In other words, can it be saved and where did we go wrong?


----------



## Arne (Mar 27, 2017)

First, welcome to the forum. Next, we probably need a bit more information. What was your starting specific gravity.? What is the goldilocks temp? How long did the ferment take? At 1.000 it could possibly be done, but I don't like the sound of a sulfur or rotten egg smell. That usually tells us the yeast is stressed, probably because it didn't have enough nutrient during the ferment. Draw a glass, pour it back and forth between two glasses and let it sit for a few minutes. Does ttat help the smell? If it doesn't, try putting a clean shiny penny in the glass and stir it for a bit. Or try stirring with a nice clean piece of copper wire. If that helps there is a product called redulles{not sure of spelling} That you can add to it to help get rid of the oder. Arne.


----------



## kcas (Mar 27, 2017)

Thanks for the prompt response!

Our starting specific gravity was 1.100.
The temperature was between 24-30 Celsius for the primary ferment.
The primary ferment took 5 days.
Just poured it between the glasses and let it sit - it definitely smelt better.
What are redulles? 
Also what may the smell be - since secondary ferment the airlock hasn't bubbled? Yeah


----------



## sour_grapes (Mar 27, 2017)

Arne was speaking of a product called Redulees: http://www.scottlab.com/product-119.aspx

The smell is from hydrogen sulfide, H2S. It binds readily to copper, which is why Arne suggested using copper as a test. Redulees contains a controlled dosage of copper.


----------



## kcas (Mar 27, 2017)

We'll rack the wine off ASAP and find some Redulees (thanks for the tip!)

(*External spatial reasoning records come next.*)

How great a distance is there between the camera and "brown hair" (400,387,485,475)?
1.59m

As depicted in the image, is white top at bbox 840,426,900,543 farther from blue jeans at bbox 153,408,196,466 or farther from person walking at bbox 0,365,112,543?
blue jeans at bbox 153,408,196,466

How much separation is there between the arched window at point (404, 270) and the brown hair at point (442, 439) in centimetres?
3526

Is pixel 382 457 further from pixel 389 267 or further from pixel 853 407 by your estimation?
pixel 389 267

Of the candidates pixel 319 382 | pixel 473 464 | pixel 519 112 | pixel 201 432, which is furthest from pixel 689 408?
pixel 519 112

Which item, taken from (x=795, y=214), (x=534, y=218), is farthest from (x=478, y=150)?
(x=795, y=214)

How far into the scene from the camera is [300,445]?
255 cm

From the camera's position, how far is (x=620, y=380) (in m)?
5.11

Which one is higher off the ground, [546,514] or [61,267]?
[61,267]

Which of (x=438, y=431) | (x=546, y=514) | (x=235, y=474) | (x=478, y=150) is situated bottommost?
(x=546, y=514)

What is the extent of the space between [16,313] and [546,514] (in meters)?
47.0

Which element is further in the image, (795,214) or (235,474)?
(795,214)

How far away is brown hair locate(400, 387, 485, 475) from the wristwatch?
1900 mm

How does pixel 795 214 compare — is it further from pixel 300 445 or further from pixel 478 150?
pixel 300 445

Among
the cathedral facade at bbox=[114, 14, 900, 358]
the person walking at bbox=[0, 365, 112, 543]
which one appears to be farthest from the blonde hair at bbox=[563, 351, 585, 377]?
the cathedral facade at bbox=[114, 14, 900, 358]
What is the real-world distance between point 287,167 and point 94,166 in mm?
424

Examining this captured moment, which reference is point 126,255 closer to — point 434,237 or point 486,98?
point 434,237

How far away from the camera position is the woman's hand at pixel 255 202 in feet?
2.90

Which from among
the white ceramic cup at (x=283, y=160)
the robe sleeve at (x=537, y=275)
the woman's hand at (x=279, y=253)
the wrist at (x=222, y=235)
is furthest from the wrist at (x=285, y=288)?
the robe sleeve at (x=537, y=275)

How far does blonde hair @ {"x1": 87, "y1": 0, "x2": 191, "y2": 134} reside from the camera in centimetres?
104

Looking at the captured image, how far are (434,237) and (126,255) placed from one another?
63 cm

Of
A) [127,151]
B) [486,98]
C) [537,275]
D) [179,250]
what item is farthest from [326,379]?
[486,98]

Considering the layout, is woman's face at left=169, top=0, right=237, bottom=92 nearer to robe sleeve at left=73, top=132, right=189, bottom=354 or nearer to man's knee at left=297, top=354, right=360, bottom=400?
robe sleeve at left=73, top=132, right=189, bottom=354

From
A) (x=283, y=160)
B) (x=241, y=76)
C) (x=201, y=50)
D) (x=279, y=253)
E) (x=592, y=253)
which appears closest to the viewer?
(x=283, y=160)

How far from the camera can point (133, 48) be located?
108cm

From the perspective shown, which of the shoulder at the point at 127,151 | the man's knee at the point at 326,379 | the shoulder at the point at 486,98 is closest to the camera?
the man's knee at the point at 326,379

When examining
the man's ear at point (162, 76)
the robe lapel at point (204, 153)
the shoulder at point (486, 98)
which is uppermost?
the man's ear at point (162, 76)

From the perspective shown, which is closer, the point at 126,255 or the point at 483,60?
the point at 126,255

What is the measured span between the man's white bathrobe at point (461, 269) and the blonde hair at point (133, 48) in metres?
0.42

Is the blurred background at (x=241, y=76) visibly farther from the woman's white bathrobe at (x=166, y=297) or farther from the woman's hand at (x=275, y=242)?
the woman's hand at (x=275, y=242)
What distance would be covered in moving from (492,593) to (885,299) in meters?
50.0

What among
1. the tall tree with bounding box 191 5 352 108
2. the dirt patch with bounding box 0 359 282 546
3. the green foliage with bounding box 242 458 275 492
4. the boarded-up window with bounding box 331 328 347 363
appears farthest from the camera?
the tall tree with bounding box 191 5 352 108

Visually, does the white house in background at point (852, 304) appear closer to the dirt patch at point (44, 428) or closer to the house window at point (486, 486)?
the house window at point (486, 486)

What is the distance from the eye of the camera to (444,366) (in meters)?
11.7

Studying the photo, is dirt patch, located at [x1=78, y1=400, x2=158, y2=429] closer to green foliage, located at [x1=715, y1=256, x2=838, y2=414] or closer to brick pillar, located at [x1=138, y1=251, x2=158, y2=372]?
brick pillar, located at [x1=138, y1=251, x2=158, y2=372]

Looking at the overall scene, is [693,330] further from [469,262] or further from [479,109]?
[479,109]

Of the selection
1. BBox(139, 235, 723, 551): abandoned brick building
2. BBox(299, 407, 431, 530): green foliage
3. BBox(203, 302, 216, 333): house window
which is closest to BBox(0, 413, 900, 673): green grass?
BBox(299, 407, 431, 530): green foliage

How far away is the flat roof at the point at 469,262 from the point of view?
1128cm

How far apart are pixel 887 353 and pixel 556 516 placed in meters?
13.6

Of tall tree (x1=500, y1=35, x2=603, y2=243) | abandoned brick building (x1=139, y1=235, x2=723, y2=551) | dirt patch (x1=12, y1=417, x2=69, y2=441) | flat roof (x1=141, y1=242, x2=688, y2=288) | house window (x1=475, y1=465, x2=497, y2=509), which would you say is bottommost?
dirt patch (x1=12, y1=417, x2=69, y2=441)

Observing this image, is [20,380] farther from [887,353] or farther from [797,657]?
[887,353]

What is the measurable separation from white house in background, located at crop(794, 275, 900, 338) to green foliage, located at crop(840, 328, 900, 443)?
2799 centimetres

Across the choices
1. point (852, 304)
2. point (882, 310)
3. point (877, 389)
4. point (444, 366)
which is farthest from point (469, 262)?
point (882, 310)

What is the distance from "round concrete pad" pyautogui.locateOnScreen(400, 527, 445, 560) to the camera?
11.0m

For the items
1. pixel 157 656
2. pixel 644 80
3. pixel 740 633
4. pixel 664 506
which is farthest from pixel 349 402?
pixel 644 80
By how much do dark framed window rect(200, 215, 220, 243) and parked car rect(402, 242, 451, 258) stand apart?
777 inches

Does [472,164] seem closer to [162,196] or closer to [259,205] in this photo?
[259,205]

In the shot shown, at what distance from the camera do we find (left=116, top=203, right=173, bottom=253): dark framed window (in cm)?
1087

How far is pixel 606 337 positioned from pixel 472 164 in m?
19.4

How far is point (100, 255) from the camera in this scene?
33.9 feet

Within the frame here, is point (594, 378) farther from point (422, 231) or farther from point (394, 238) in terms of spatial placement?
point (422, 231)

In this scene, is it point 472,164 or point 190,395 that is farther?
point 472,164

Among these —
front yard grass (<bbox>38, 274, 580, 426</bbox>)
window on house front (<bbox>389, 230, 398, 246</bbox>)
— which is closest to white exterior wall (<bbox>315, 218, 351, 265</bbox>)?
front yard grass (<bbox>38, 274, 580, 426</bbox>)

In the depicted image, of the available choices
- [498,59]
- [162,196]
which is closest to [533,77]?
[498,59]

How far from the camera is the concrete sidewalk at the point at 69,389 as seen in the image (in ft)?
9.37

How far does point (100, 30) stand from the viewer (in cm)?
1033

If that works, is there a way to restart the secondary ferment?


----------



## NorCal (Mar 27, 2017)

Before adding anything to the wine, I would rack off the lees and then splash rack it really good. This should aerate the wine and hopefully the H2S will blow off.

If you are doing "secondary" fermentation, I'm assuming you mean malo lactic fermentation, you do not want to be careful with the SO 2 level, as it can inhibit mlf.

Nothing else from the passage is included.